Sharpened stakes were set in shallow holes along the trail, and then snow was thrown over them to hide them. Heavy branches were pulled back and tied to rope along the ground so they’d release and knock men off their horses when they were on narrow trails next to cliffs and ledges. He’d found and remembered where there were large boulders that could be pushed down the mountain to start landslides in case the men following him got too close.

He was ready for war. He wondered if the men riding up the hill after him knew what they were getting into. He doubted they did, or they would’ve turned tail and ridden away as fast as they could.

Cletus slowed and held up his hand when he saw a man’s footprints next to the horse’s in the snow. Evidently Jensen had dismounted here for some reason.

Signaling the men on either side of him to circle around in front, he got off his horse and walked it slowly along toward a thick copse of trees up ahead, his pistol out and the hammer cocked.

When he entered the grove of trees, he found the boulders and the remains of Jensen’s campfire. He knelt and felt the coals. They were still warm, but not hot. Jensen had been gone from this place a while now.

Cletus holstered his gun, but signaled Sarah to keep hers out. He walked around the camp and searched the ground on all sides of the copse of trees. That was strange, he thought. There were tracks coming into the grove of trees, but none leaving it.

He stood there, looking around, scratching his head. Damn! The man couldn’t just fly out of here without leaving any traces, could he?

He glanced up at the sky as the sun suddenly darkened. Heavy, black clouds were whirling around the sky, and the temperature was dropping while the chilly north wind was picking up. A storm, and a big one from the feel of it, was definitely coming soon.

He stood there thinking. Jensen only had two ways to go. He could go up, or he could’ve circled around and be heading back down the mountain on their flanks.

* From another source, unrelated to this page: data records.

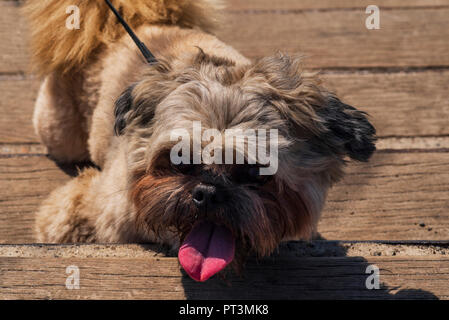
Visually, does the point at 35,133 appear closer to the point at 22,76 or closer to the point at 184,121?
the point at 22,76

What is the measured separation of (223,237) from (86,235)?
3.77 feet

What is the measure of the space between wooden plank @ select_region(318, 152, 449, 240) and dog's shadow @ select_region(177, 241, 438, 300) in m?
0.60

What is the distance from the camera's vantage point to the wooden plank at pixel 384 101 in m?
3.35

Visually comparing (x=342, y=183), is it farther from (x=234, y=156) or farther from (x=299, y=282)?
(x=234, y=156)

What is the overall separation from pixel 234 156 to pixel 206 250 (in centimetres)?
38

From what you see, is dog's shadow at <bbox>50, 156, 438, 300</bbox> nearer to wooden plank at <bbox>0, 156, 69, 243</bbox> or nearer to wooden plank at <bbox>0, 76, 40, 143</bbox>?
wooden plank at <bbox>0, 156, 69, 243</bbox>

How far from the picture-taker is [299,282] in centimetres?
216

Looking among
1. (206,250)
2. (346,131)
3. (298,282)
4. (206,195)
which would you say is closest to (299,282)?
(298,282)

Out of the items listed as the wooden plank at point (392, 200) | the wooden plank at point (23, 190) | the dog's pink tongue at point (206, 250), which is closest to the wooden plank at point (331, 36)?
the wooden plank at point (23, 190)

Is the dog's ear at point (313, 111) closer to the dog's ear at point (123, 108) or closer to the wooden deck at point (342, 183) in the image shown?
the wooden deck at point (342, 183)

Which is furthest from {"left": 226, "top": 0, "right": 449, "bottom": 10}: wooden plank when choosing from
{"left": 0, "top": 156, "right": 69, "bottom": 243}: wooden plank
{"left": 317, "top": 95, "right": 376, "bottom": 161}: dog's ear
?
{"left": 317, "top": 95, "right": 376, "bottom": 161}: dog's ear

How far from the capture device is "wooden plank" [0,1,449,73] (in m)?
3.84
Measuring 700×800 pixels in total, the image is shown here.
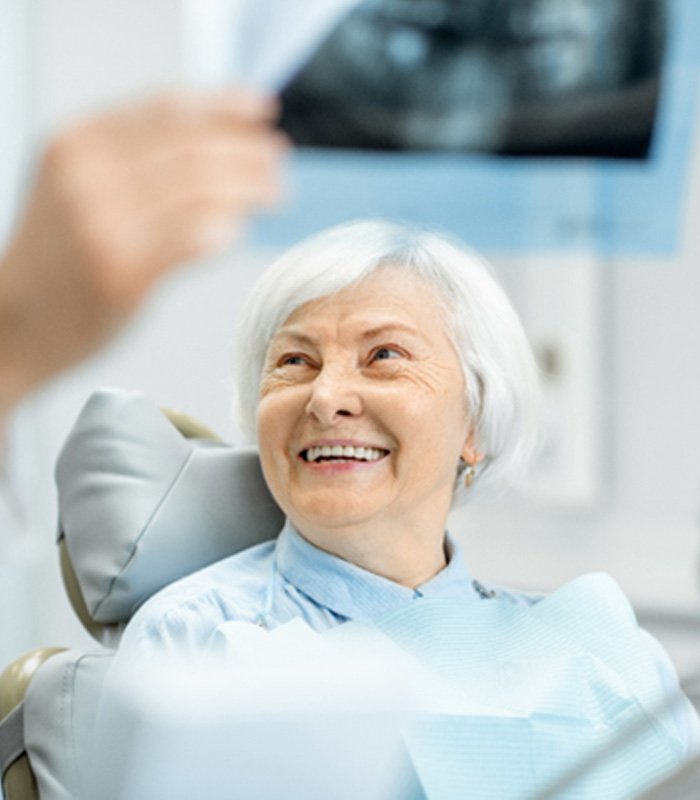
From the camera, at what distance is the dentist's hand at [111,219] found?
42 cm

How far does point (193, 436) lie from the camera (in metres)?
1.72

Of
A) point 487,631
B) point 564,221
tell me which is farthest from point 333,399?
point 564,221

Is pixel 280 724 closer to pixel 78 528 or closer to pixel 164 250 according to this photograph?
pixel 164 250

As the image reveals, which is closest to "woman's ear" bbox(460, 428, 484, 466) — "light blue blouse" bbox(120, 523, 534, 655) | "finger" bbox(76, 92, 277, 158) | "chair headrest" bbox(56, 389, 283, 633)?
"light blue blouse" bbox(120, 523, 534, 655)

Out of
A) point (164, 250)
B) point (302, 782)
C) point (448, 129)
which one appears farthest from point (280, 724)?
point (448, 129)

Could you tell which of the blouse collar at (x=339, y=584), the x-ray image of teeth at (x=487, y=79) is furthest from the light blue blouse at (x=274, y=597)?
the x-ray image of teeth at (x=487, y=79)

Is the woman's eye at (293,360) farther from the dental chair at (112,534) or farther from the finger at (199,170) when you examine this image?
the finger at (199,170)

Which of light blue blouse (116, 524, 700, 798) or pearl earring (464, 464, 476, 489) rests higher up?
pearl earring (464, 464, 476, 489)

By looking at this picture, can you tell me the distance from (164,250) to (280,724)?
11.9 inches

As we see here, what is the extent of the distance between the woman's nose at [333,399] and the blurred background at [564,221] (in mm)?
1287

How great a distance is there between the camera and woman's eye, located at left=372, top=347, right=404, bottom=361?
147 centimetres

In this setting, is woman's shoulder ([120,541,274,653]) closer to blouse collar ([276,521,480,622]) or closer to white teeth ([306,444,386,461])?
blouse collar ([276,521,480,622])

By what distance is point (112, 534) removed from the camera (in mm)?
1562

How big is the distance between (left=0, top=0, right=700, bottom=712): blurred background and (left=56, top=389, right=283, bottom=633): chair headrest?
1127 mm
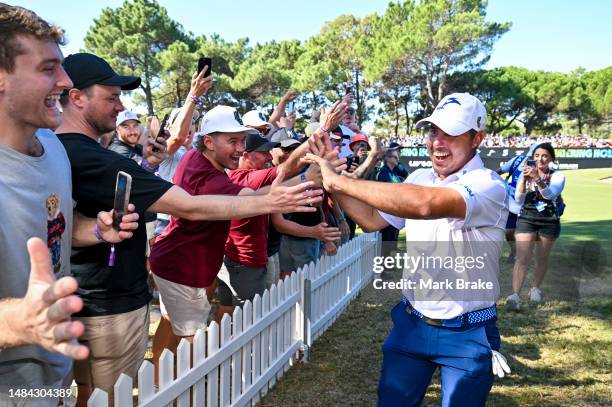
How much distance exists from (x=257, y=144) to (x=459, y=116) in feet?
8.36

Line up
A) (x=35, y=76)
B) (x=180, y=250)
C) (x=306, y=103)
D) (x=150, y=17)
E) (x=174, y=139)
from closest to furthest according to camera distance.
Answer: (x=35, y=76) → (x=180, y=250) → (x=174, y=139) → (x=150, y=17) → (x=306, y=103)

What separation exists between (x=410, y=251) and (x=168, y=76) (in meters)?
45.7

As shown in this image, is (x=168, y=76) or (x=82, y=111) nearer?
(x=82, y=111)

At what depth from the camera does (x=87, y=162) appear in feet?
7.54

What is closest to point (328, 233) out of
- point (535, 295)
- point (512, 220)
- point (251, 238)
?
point (251, 238)

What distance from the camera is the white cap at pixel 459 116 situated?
2.54m

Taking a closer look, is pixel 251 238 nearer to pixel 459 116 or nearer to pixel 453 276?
pixel 453 276

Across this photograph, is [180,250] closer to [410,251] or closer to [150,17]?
[410,251]

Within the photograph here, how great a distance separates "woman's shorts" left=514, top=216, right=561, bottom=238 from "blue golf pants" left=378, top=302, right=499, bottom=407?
15.1ft

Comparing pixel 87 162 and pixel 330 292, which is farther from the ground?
pixel 87 162

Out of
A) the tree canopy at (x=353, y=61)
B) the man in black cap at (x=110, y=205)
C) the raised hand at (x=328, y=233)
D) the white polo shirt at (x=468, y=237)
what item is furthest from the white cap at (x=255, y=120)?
the tree canopy at (x=353, y=61)

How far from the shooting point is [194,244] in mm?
3445

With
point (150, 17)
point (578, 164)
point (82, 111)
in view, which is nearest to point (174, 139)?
point (82, 111)

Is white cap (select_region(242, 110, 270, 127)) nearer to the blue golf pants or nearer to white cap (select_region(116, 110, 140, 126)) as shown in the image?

For his money, he felt Jensen would go higher. Jensen was an old mountain man, this was his playground, and he wasn’t about to give up his advantage by heading for the flatlands. No, Cletus knew Jensen was up above them somewhere, and he was probably looking down at them at this very moment.

Well, the hell with him, Cletus thought, getting angry. Sarah had given the man a chance to get away clean. If he chose to stay and fight, then Cletus planned to give him a fight he wouldn’t soon forget. And he surely didn’t intend for any more friends of his to get killed in the doing of it.

He swung back up into his saddle and waved his men forward and upward.

TWENTY-SEVEN

Smoke was indeed watching the group as Cletus’s men weaved in and out of the forest on their way higher up onto the mountainside.

“Time to sow a little hate and dissent,” he mumbled to himself as he took the telescope from his eye and picked up the old Winchester he’d stolen.

Instinctively he aimed a little lower than it looked like he should, since he was shooting downhill. He was a good three hundred yards up the hill and was well hidden, lying on his stomach behind a ponderosa pine that’d been felled by lightning. He’d stacked snow on the brim of his hat so the only thing visible from below would be his dark eyes. Not much of a risk since his targets were so far away.

He put the bead on the end of the rifle barrel about three inches above the head of one of the men far off to the right, and slowly squeezed the trigger. He didn’t expect to hit the man, but he hoped the rifle was accurate enough to at least come close enough to scare the man.

The rifle exploded and kicked back against his shoulder. Smoke immediately pulled the gun back to him and lowered his head a couple of inches. He knew it’d take the sound of the gunshot a second or two to reach the men below, after the bullet had already landed.

The man Smoke had aimed at screamed at the top of his lungs and pitched sideways off his horse. Suddenly, most of the men below were firing their pistols and rifles in all directions as the sound of Smoke’s gunshot echoed and re-echoed around the mountainside, distorting the direction from which it had actually come.